Tuesday, January 20, 2026 at 09:46 AM

NVIDIA has reportedly updated the specifications for its VR200 NVL72 systems, increasing memory bandwidth targets by 10%. This adjustment aims to improve performance metrics for AI infrastructure deployments.

Context

At CES 2026, NVIDIA revised the hardware specifications for its upcoming Vera Rubin VR200 NVL72 AI systems, increasing the total memory bandwidth to a massive 22 TB/s. This adjustment represents a significant leap from the initial 13 TB/s target set in early 2025 and a subsequent revision to 20.5 TB/s last September. By integrating faster HBM4 memory and refined interconnects, the company has effectively eliminated a key performance bottleneck for large-scale AI workloads.

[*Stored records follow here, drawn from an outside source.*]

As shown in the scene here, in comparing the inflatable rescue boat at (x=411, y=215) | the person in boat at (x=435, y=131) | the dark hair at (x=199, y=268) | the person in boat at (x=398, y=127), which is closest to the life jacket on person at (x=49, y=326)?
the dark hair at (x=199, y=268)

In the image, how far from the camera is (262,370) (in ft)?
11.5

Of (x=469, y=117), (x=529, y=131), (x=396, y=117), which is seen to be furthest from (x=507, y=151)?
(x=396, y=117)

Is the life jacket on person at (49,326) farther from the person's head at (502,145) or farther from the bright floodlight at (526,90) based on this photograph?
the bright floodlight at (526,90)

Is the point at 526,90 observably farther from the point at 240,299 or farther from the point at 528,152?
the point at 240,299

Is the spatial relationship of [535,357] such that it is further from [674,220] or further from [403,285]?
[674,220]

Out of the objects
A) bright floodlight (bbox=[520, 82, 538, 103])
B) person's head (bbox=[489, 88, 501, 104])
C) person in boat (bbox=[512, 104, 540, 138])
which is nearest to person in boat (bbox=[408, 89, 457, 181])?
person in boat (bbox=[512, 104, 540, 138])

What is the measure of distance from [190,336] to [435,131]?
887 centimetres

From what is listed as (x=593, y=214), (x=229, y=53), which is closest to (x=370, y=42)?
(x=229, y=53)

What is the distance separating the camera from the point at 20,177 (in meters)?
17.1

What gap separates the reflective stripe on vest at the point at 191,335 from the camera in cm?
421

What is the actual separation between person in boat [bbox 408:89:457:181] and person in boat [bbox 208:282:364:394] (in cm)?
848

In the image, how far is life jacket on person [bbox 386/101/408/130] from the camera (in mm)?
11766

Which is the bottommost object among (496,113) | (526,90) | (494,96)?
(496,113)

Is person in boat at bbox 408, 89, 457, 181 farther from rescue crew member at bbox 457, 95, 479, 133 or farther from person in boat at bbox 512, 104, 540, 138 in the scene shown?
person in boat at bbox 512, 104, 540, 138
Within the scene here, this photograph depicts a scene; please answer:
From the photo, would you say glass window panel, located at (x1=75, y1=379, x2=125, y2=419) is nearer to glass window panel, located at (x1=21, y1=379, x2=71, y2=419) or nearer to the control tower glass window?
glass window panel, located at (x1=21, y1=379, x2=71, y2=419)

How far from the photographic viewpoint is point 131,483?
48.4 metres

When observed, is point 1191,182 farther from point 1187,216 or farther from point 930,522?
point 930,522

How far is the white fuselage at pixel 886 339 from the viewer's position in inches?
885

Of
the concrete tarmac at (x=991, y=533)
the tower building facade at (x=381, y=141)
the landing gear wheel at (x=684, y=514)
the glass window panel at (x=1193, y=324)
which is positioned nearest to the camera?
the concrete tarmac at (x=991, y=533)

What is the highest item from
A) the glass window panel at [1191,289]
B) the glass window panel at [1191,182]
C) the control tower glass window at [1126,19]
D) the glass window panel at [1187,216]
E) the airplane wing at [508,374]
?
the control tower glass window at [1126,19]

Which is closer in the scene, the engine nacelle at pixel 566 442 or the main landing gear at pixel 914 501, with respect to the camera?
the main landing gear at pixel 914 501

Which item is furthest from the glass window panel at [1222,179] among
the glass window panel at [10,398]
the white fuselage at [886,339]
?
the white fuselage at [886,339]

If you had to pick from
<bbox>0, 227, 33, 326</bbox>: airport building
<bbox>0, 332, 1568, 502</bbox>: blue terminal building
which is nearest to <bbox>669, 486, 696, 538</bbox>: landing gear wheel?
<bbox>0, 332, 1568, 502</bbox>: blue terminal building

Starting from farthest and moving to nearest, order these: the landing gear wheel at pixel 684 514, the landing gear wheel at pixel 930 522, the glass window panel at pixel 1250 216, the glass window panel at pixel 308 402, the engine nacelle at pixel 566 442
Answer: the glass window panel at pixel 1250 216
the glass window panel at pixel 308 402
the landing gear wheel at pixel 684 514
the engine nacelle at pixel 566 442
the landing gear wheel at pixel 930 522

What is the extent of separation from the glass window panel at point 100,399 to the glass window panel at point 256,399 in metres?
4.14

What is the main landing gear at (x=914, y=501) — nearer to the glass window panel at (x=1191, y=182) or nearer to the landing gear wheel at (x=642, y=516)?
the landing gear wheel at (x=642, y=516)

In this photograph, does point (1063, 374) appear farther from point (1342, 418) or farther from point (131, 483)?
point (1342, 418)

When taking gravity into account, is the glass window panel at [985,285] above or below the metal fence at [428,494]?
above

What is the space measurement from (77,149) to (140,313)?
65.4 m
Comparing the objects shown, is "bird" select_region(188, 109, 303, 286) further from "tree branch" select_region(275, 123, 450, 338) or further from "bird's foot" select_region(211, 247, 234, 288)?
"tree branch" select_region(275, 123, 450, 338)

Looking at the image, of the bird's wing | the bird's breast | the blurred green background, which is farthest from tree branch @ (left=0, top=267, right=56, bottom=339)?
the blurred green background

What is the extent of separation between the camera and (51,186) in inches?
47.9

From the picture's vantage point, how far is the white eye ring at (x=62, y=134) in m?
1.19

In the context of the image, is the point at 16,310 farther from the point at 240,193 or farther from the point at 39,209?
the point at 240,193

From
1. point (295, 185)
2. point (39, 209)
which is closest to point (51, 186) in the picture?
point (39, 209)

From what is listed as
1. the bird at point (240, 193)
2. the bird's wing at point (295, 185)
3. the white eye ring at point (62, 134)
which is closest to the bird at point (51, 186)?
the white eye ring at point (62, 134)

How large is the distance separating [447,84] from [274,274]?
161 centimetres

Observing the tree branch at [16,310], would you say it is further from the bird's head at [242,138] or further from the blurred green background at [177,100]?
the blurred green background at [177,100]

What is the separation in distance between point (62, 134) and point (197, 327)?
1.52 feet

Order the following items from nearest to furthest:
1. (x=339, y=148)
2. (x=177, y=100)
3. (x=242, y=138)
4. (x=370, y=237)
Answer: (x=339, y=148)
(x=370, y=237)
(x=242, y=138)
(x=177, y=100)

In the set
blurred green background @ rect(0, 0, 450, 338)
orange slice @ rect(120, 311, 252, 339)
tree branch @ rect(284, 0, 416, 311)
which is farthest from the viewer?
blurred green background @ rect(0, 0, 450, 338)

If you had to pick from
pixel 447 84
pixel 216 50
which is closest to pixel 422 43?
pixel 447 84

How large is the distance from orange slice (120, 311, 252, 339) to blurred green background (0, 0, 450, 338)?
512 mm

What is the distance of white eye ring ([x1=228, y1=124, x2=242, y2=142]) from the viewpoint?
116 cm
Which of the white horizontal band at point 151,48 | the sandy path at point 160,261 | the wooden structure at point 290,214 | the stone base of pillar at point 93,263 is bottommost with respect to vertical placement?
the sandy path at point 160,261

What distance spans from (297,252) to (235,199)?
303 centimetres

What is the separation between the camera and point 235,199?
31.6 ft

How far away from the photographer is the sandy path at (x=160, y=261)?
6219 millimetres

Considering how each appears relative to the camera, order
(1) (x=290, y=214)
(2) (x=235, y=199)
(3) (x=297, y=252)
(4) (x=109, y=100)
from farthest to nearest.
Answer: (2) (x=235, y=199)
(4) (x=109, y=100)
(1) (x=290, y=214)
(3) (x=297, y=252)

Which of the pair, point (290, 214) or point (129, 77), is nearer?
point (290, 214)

This tactical upgrade allows NVIDIA to overtake AMD's upcoming Instinct MI400 series, specifically the MI455X, which offers 19.6 TB/s. By securing a 10% bandwidth advantage, NVIDIA aims to maintain its dominance in high-performance inference and training as hyperscalers transition to trillion-parameter models. The Vera Rubin platform is scheduled for initial shipments in the second half of 2026, promising up to a tenfold reduction in cost per token compared to current architectures.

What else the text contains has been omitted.